Good health and good healthcare are clearly the basis for happiness and prosperity for individuals and communities. As we have heard, many factors impact on health: some are personal and genetic; some are life circumstances, such as deprivation; and some are about the quantity and quality of health and care provision. But when this all comes together, we have a perfect storm. That is the plight of those who live in rural communities; my hon. Friend Derek Thomas alluded to that. Yet the 170-page Marmot report mentions the word “rural” only seven times, of which four are references to the Department for Environment, Food and Rural Affairs. So what do we mean by rural? It is interesting. It is not consistently defined. The Office for National Statistics, DEFRA and the Welsh Assembly all have different definitions. They are based on sparsity and deprivation, but they do not really look at the same thing. What is worse, data is analysed at a very high level. The cut-off is 15,000 heads of population. That really is not granular enough.

Density profiles look at rural towns, villages, hamlets and so on. The way they are built up, in blocks of population of 1,500, again does not really cut it.
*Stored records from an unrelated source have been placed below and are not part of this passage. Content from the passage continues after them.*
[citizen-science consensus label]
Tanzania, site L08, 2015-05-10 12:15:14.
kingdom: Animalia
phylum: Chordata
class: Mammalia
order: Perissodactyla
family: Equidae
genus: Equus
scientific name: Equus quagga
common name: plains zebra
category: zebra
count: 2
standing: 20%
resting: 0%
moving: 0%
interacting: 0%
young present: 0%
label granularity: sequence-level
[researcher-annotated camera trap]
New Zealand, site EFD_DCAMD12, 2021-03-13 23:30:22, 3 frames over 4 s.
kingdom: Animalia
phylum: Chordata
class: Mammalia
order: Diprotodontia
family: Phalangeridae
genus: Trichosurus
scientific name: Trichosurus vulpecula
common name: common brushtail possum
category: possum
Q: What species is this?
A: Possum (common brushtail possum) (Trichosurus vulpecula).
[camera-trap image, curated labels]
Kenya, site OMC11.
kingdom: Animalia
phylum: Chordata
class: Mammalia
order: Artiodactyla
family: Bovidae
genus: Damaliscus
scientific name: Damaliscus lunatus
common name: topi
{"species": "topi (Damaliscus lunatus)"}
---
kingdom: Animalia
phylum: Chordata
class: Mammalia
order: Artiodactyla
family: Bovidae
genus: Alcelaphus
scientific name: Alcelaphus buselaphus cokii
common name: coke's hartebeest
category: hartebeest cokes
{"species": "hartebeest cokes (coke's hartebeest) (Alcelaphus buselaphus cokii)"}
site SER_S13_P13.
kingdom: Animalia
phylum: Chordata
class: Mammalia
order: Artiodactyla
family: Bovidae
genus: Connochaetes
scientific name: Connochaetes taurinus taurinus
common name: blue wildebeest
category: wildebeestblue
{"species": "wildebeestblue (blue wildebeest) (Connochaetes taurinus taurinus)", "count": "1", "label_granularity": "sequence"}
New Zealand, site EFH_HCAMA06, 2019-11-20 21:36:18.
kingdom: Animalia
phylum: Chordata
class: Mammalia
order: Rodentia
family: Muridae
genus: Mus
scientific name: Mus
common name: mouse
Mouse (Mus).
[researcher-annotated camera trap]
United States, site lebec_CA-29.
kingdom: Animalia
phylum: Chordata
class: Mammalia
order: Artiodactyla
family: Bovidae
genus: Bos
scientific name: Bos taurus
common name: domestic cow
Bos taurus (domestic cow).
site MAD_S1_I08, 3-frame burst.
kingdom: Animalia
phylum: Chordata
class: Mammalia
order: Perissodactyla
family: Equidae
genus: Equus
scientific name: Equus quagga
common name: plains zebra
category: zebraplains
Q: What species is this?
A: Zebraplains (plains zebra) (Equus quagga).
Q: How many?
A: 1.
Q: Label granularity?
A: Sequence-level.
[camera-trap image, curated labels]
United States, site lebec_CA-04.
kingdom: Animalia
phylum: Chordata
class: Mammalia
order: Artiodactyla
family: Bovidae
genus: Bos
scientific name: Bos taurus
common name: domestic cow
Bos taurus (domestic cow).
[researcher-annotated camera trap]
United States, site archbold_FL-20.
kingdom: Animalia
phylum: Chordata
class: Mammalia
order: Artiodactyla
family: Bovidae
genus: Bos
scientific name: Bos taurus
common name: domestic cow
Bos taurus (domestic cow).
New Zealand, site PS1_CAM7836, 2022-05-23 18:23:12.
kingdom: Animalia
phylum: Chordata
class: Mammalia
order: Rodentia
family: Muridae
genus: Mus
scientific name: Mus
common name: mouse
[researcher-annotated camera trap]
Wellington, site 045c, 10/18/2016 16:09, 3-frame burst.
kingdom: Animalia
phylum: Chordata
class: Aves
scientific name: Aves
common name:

We have bizarre situations where High Peak is deemed only 55% rural, despite being right next to a national park, yet Sevenoaks, which I always thought was a big town, is 70% rural. It is very odd indeed. So there is a huge mask in the data in terms of what really is deprivation and where the need is. Therefore, the funding that is delivered to rural communities, certainly in areas such as mine, is based on the wrong assumptions. In calculating whether my constituents need money, there is a decision: do they have cars? Yes. That means they are affluent and do not need the money—wrong.